Those skilled in the art will recognize that portions of the present invention may be incorporated as computer instructions stored as computer program code on a computer-readable medium such as a magnetic disk, CD-ROM, and other media common in the art or that may yet be developed.
Finally, aspects of the present invention can be implemented as an application, namely, a set of instructions (e.g., program code) which may, for example, be resident in the random access memory of a computer system. Until required by the computer system, the set of instructions may be stored in another computer memory, for example, in a hard drive, or in a removable memory such as an optical disk (for eventual use in a CD-ROM) or floppy disk (for eventual use in a floppy disk drive), or downloaded via the Internet or other computer network. In addition, although the various methods of the present invention described above can be conveniently implemented in a computer system selectively activated or reconfigured by software, one of ordinary skill in the art would also recognize that such methods of the present invention may be carried out in hardware, firmware, or in a more specialized apparatus constructed to perform the required methods of the present invention.
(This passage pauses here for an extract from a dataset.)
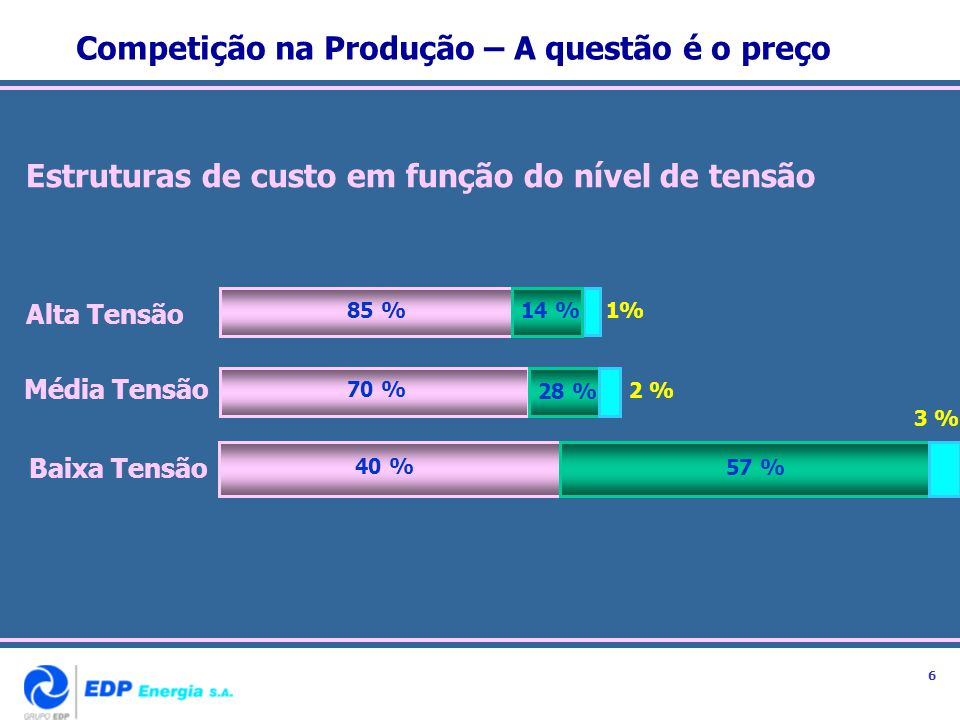 Competição na Produção – A questão é o preço Alta Tensão Média Tensão Baixa Tensão 85 % 1% 70 % 28 % 2 % 40 % 57 % 3 % 14 % Estruturas de custo em fun
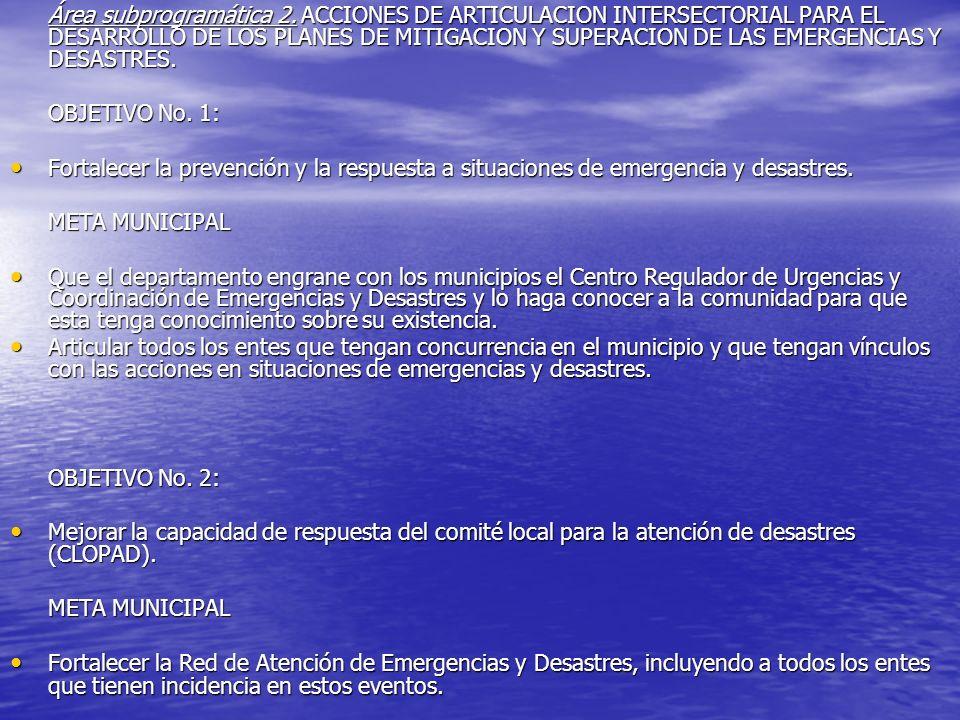 Área subprogramática 2. ACCIONES DE ARTICULACION INTERSECTORIAL PARA EL DESARROLLO DE LOS PLANES DE MITIGACION Y SUPERACION DE LAS EMERGENCIAS Y DESASTRES.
The foregoing descriptions of specific embodiments of the present invention have been presented for purposes of illustration and description. They are not intended to be exhaustive or to limit the invention to the precise forms disclosed, and many modifications and variations are possible in light of the above teaching. The embodiments were chosen and described in order to best explain the principles of the invention and its practical application, to thereby enable others skilled in the art to best utilize the invention and various embodiments with various modifications as are suited to the particular use contemplated. It is intended that the scope of the invention be defined by the Claims appended hereto and their equivalents.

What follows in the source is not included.